## Begin Quoted passage

Re: [RFC] Early flush (was: spindown)

Daniel Phillips (phillips@bonn-fries.net)
Sat, 23 Jun 2001 07:10:45 +0200


On Saturday 23 June 2001 01:25, Daniel Kobras wrote:
> On Wed, Jun 20, 2001 at 10:12:38AM -0600, Richard Gooch wrote:
> > Daniel Phillips writes:
> > > I'd like that too, but what about sync writes? As things stand now,
> > > there is no option but to spin the disk back up. To get around this
> > > we'd have to change the basic behavior of the block device and
> > > that's doable, but it's an entirely different proposition than the
> > > little patch above.
> >
> > I don't care as much about sync writes. They don't seem to happen very
> > often on my boxes.
>
> syslog and some editors are the most common users of sync writes. vim,
> e.g., per default keeps fsync()ing its swapfile. Tweaking the configuration
> of these apps, this can be prevented fairly easy though. Changing sync
> semantics for this matter on the other hand seems pretty awkward to me. I'd
> expect an application calling fsync() to have good reason for having its
> data flushed to disk _now_, no matter what state the disk happens to be in.
> If it hasn't, fix the app, not the kernel.

But apps shouldn't have to know about the special requirements of laptops.
I've been playing a little with the idea of creating a special block device
for laptops that goes between the vfs and the real block device, and adds the
behaviour of being able to buffer writes in memory. In all respects it would
seem to the vfs to be a disk. So far this is just a thought experiment.

> > > You know about this project no doubt:
> > >
> > > http://noflushd.sourceforge.net/
> >
> > Only vaguely. It's huge. Over 2300 lines of C code and >560 lines in
> > .h files! As you say, not really lightweight. There must be a better
> > way.
>
> noflushd would benefit a lot from being able to set bdflush parameters per
> device or per disk. So I'm really eager to see what Daniel comes up with.
> Currently, we can only turn kupdate either on or off as a whole, which
> means that noflushd implements a crude replacement for the benefit of
> multi-disk setups. A lot of the cruft stems from there.

## End Quoted passage
## Begin Records shown

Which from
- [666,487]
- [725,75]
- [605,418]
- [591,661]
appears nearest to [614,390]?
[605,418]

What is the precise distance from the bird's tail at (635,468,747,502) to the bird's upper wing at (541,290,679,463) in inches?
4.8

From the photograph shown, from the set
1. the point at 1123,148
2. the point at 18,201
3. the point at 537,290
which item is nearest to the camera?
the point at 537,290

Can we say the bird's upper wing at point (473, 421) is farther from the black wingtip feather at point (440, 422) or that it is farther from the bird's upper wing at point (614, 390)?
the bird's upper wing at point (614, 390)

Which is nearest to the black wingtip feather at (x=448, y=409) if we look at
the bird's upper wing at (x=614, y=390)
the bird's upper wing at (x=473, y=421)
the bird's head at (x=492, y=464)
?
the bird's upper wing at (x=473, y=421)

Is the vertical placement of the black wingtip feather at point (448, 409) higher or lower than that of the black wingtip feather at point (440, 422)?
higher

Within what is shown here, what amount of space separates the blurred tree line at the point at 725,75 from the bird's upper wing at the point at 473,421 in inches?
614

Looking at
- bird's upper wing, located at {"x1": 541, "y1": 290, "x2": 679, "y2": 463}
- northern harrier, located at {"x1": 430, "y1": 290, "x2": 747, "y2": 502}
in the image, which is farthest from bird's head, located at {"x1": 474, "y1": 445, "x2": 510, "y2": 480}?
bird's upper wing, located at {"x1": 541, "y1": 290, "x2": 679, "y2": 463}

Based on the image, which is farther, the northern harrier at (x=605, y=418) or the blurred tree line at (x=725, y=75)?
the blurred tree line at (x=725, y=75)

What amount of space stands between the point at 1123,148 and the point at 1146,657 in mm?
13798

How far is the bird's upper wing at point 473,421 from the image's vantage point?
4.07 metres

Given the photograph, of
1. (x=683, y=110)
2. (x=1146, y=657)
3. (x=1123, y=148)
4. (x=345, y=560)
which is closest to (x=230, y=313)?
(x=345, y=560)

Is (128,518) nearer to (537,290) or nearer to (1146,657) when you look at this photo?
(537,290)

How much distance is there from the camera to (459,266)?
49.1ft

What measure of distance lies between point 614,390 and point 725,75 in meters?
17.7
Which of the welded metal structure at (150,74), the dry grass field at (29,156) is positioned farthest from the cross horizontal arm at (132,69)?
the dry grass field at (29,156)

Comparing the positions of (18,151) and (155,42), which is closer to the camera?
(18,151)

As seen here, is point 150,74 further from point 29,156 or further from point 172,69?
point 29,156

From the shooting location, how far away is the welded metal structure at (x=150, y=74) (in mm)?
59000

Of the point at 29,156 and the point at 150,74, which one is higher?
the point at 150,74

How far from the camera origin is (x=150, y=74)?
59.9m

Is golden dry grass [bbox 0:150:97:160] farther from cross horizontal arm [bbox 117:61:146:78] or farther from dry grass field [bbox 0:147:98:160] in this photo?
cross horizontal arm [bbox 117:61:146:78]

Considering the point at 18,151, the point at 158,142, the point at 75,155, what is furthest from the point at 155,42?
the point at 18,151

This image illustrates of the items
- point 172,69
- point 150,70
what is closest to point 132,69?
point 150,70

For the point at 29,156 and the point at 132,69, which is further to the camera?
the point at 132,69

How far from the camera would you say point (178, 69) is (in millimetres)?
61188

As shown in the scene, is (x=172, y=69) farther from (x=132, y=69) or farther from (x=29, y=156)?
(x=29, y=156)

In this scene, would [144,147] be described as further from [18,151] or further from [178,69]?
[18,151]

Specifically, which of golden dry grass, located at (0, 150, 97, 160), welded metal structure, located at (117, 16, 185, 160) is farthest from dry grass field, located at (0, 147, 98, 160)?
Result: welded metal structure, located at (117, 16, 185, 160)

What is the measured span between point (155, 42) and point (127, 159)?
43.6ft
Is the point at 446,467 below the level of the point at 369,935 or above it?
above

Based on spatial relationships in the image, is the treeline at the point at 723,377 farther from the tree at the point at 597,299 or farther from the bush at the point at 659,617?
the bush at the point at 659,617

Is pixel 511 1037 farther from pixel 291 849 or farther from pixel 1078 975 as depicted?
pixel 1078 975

## End Records shown

## Exercise
Summarize the early-flush reply shown above in exactly two sentences.

## Written solution
Daniel Kobras notes that syslog and some editors such as vim are the most common users of sync writes, prefers tweaking those applications' configuration over changing sync semantics, and says noflushd would benefit from per-device bdflush parameters. Daniel Phillips answers that apps shouldn't have to know about the special requirements of laptops and describes a thought experiment: a special block device between the vfs and the real block device that could buffer writes in memory.